I'm having a little get-together tonight, and I've posted this sign on my kitchen wall. My packing efforts have devolved into a ridiculous jumble. There's a box in my car right now with antique bowls, cowboy boots, cleaning stuff, lingerie, sewing supplies, and books. Whatever system I had is gone. I'm sitting here with a beer, digesting my lunch of scrambled eggs and ketchup. I have been eating my way through my pantry and refrigerator since March. This is what it's come to. I have a hug bag of garam masala, some good asagio, and three more eggs. Please somebody stop me.
Tomorrow I'll drive to the new place and empty my car, drive back, and then Sunday I'll drive up again with my friend S. who has volunteered to pack the champagne goblets and whatever else is left in my kitchen. I'm gloating a bit. How many of you have had a Ph.D. pack your kitchen? Joining us will be other members of my personal circle of intelligentsia hauling potted plants from my patio.
And tonight a writer I admire very much is bringing one of her cakes--because she is also a professional pastry chef. Writing that sentence makes me feel like I've wasted my life.
Monday the movers come. I'm using the same company that I used five years ago when my life as a big L.A. lawyer's wife came to an end. I wonder if the moving company will send the same guys. In any event, I'm picturing this move to be more like a happy-soul-soaring circus with flying acrobats than a Chekovian nightmare.
Here's what I wrote back then about that.
Moving
should not be a complicated affair.
My boxes are packed, stacked and sealed. Most of the furniture is too big to fit in my new place, and
the few things I’m taking, I’ve already tagged with blue painters’ tape. I’m ready. But when the movers come on the first Sunday in November,
they’re Russian and their accents undo me. It’s Chekov’s Cherry
Orchard here in my living room only its too
much money that’s taken my house away. I think of the character of Lubov weeping as she leaves her
estate crying for her youth and her happiness and her trees. I have pruned, picked and eaten from
every fruit tree in my backyard: guava, loquat, lemon, orange, grapefruit,
tangelo, plumb, pomegranate, fig. They might as well be chopped to the ground
like Chekov’s cherry trees because I know Mr. Ex will neither tend them nor
harvest their fruit. As my
great-grandmother’s Victorian rocker and the oak armoire I bought for Mr. Ex's suits right after law school are loaded into the truck, I begin to sob.

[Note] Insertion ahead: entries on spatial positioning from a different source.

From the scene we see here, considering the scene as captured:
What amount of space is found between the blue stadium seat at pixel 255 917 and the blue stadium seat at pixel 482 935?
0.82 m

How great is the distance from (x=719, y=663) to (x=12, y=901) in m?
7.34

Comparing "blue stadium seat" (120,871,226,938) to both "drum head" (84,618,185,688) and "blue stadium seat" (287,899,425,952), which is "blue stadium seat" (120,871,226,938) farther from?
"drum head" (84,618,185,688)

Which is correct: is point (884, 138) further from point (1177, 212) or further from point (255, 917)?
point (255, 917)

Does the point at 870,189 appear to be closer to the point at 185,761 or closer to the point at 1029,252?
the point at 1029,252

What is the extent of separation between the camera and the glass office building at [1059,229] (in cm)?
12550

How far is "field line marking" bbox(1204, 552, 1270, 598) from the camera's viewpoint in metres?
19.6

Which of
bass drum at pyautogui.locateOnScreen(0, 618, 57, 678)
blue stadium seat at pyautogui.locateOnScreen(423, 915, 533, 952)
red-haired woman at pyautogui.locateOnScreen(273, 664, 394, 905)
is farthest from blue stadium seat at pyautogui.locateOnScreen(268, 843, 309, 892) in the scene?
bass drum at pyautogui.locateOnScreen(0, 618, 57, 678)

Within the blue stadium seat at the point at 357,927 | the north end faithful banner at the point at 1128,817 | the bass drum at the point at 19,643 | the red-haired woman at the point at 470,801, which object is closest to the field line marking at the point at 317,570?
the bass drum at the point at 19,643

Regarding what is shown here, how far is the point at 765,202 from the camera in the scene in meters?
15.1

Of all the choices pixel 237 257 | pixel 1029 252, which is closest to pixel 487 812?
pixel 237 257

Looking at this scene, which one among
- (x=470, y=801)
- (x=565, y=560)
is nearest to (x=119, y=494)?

“I need help,” I say when my friend Tom
answers the phone. I’m standing in
my front yard barely able to choke out the words; it’s Sunday morning and his
voice sounds as if he still has cards in his hand and a cloud of cigarette smoke
over his head. “I’m sorry,” I say
picturing him in pajamas.
“Sandy
and I are just getting up,” he says.
“Give us a little time and then we’ll be over.” As soon as I hang up, my friend
Patricia calls. She’s getting
divorced, too; she might have to move soon herself.
“I’m coming over,” she says. I go back in the house, relieved. But I feel sick and my mid-section is
cramping. My kidneys hurt and when
I go to the bathroom, there’s blood in the toilet. Not a lot of blood, but I’m sure I’m dying. I go out to the patio and sit by the
pond and rock in the glider. I’m
dying. This fucking move and this divorce will kill me. I call my friends Karen and Sharon
who’ve just moved to Portland, and sob on the phone while Karen calls me,
“sweetie.”
“Just
talk to me,” I sob, “until they get here.” I tell her that Tom and Sandy and Patricia are coming. That I’m sick and might be dying, that
C and M will be motherless.
Orphans, really. The God I
don’t believe in is punishing us, I tell her. Mr. Ex will die of a stroke, and I’ll die right here on my patio, crying.
“Hold
on,” Karen says, “Your friends are coming.” The movers are loading stacks of boxes onto dollies. I can see my dining room and living
room through the French doors that open to the patio. I can see straight
through the emptiness to the bay window past the giant magnolia trees and into
the street. Karen and I talk until
Tom and Sandy pull up at the curb.
Sandy is the sort
of person who would never show up for a friend in need without food, and it
takes two hands to carry the big pink box she’s holding. “I brought donuts,” she says in her
Kentucky drawl. Tom hugs me. His
beard smells clean like soap, and suddenly I’m hungry. I devour chocolate
frosted cream filled pastries, one after the other. Patricia comes with cheese and crackers, and when the doors
of the moving van are slammed shut, our three cars caravan to my new place.